Generic drugs or medicines become available only after a rigorous review by FDA and after a set period of time that the brand-name version has been on the market exclusively. This is because new drugs, like other new products, are usually protected by patents that prohibit others from making and selling copies of the same drug. The patent protects the company’s investment in the drug’s development by giving the company the sole right to sell the drug while the patent is in effect. Because it takes such a long time to bring a new drug to market, this period of exclusivity allows drug companies to recoup the costs associated with bringing a new drug to market. FDA also grants certain periods of marketing exclusivity to brand-name drugs that can prohibit the approval of generic drugs. Once these patents and marketing exclusivities expire (or if the patents are successfully challenged by the generic drug company), the generic drug can be approved.

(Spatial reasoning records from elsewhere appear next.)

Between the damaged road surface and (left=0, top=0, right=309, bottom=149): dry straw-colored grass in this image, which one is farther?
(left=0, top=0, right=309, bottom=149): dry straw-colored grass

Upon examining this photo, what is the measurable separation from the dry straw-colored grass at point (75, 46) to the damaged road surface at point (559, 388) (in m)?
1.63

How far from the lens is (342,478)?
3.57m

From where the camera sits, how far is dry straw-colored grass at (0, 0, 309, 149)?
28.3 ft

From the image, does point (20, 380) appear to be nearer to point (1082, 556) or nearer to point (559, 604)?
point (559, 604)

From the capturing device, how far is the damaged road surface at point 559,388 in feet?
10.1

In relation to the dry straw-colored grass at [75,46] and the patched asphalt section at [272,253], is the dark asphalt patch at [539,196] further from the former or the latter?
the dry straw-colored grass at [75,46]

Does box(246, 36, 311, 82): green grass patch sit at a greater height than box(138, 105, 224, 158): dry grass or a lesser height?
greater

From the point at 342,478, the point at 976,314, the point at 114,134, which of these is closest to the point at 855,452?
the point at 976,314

Generic drugs also tend to cost less than their brand-name counterparts because generic drug applicants do not have to repeat animal and clinical (human) studies that were required of the brand-name medicines to demonstrate safety and effectiveness. This is why the application is called an “abbreviated new drug application.” This, together with competition between the brand-name drug and multiple generic drugs, is a large part of the reason generic medicines cost much less.
In fact, multiple generic companies are often approved to market a single product; this creates competition in the marketplace, typically resulting in lower prices.
The reduction in upfront research costs means that, although generic medicines have the same therapeutic effect as their branded counterparts, they are typically sold at substantial discounts, an estimated 80 to 85% less, compared with the price of the brand-name medicine. According to the IMS Health Institute, generic drugs saved the U.S. healthcare system $1.67 trillion from 2007 to 2016.